Exploration & Visualisation of FastText Word Vectors Using TensorFlow 1 and 2

Requirements and Dependencies

To run the code the following are a must to be installed:

Serial No Libraries to Install
1. FastText
2. TensorFlow
3. Spacy

Steps to Execute

  1. Download the bbc-text.csv dataset from here​ or it can be downloaded through the terminal if gcloud is already setup by the command gsutil cp gs:​//​dataset-uploader​/bbc/​bbc-text.csv [path to notebook directory]

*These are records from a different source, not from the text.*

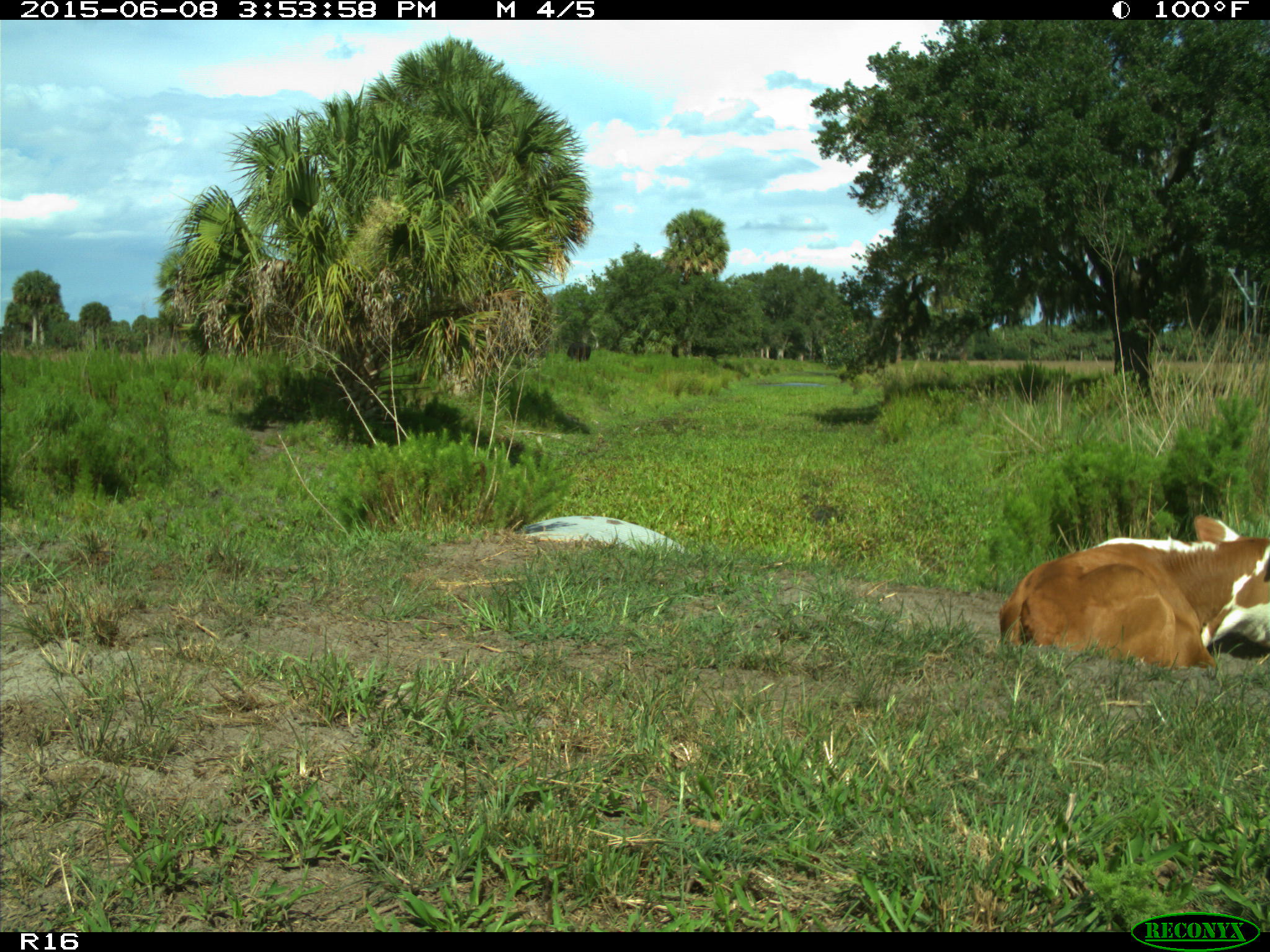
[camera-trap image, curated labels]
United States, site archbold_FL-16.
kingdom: Animalia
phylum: Chordata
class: Mammalia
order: Artiodactyla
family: Bovidae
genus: Bos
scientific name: Bos taurus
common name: domestic cow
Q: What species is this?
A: Bos taurus (domestic cow).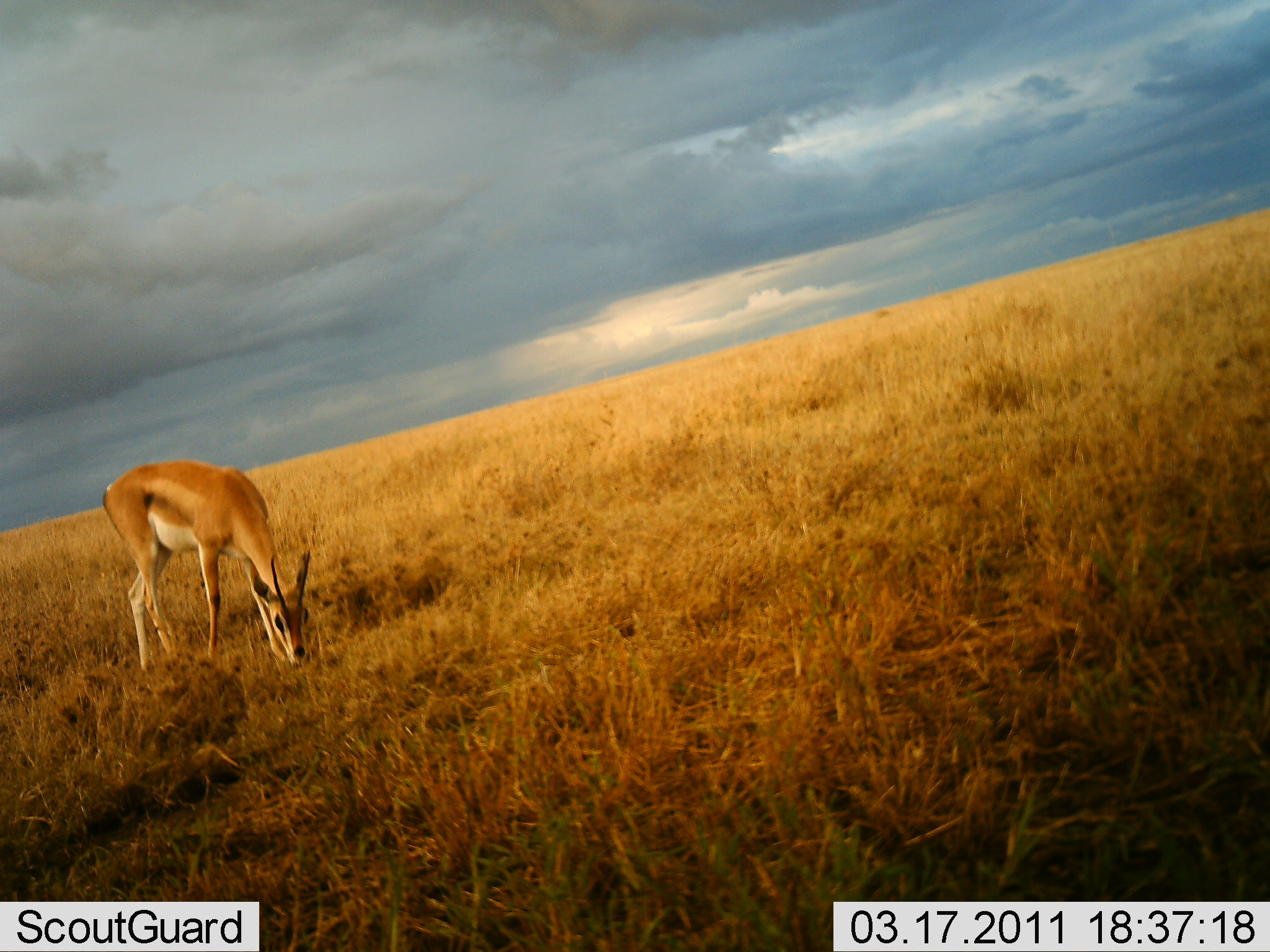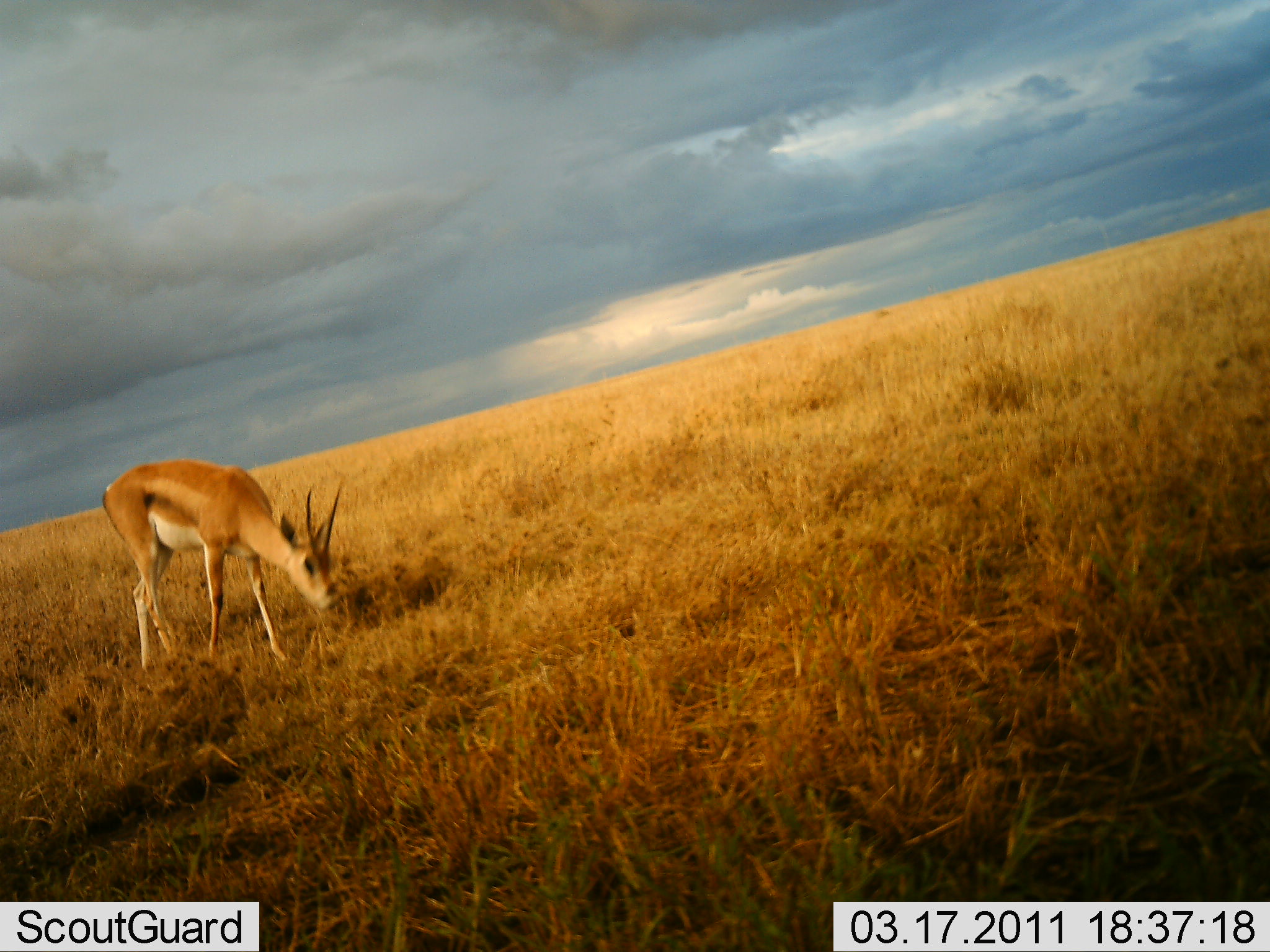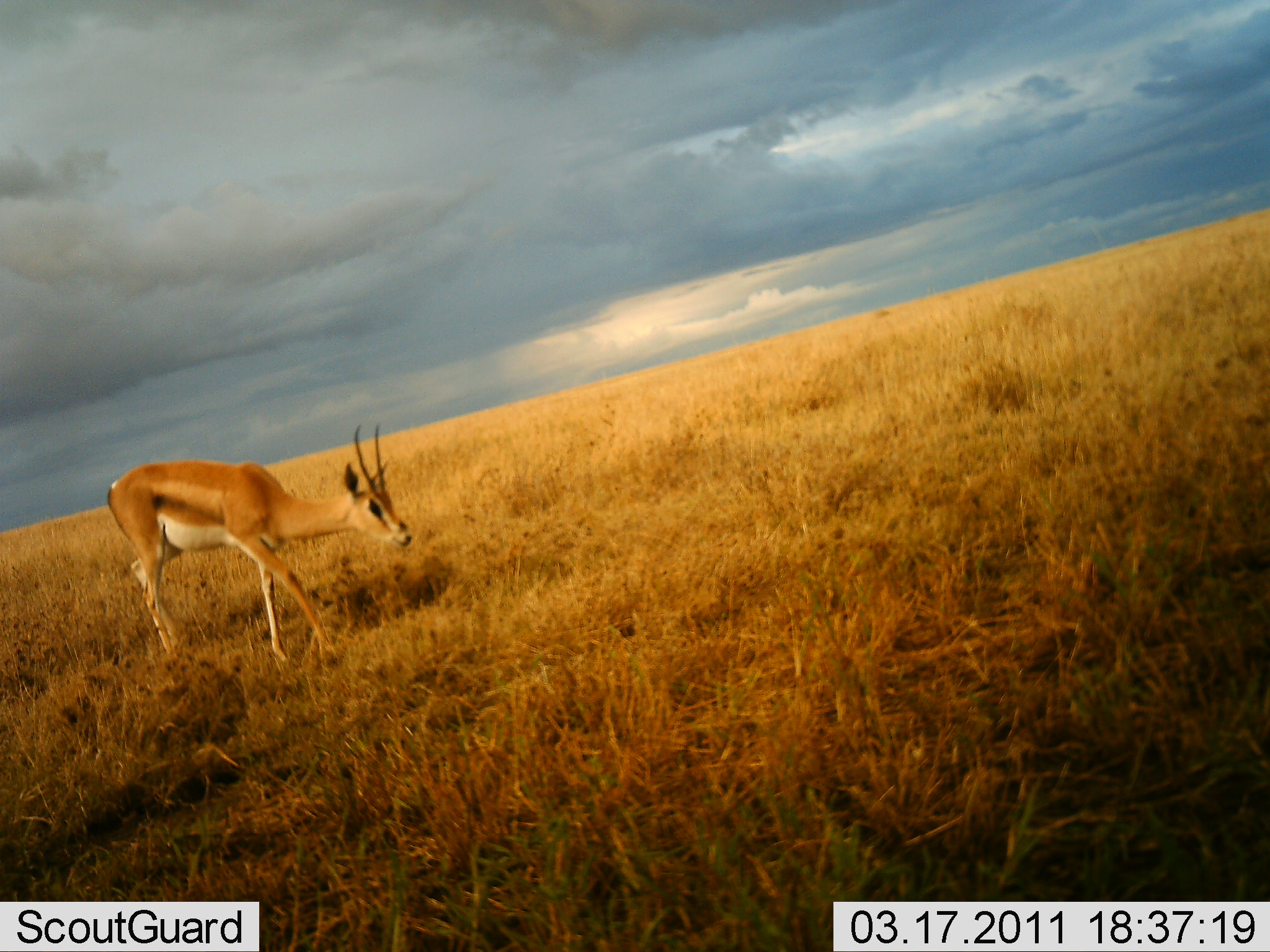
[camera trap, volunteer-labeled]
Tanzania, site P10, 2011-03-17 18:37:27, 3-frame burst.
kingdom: Animalia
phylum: Chordata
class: Mammalia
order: Artiodactyla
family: Bovidae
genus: Nanger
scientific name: Nanger granti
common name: grant's gazelle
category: gazellegrants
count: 1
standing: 7%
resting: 0%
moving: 29%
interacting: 0%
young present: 0%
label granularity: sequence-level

  2. Make sure all the libraries are present/updated according to the requirements and dependencies mentioned above.

  3. To train the model according to the above complete dataset using FastText, run the notebook fasttextmodeltrain.ipynb present in _notebooks folder. A pre-trained model (2.4GB size) based on the dataset can be downloaded from here.

According to the FastText documentation:

The most important parameters of the model are its dimension and the range of size for the subwords. The dimension (dim) controls the size of the vectors, the larger they are the more information they can capture but requires more data to be learned. As any value in the 100-300 range is popular, the notebook has been implemented with dimension equal to 300.

Steps 4,5 and 6 differ for TF1 and TF 2. After that, the steps are same.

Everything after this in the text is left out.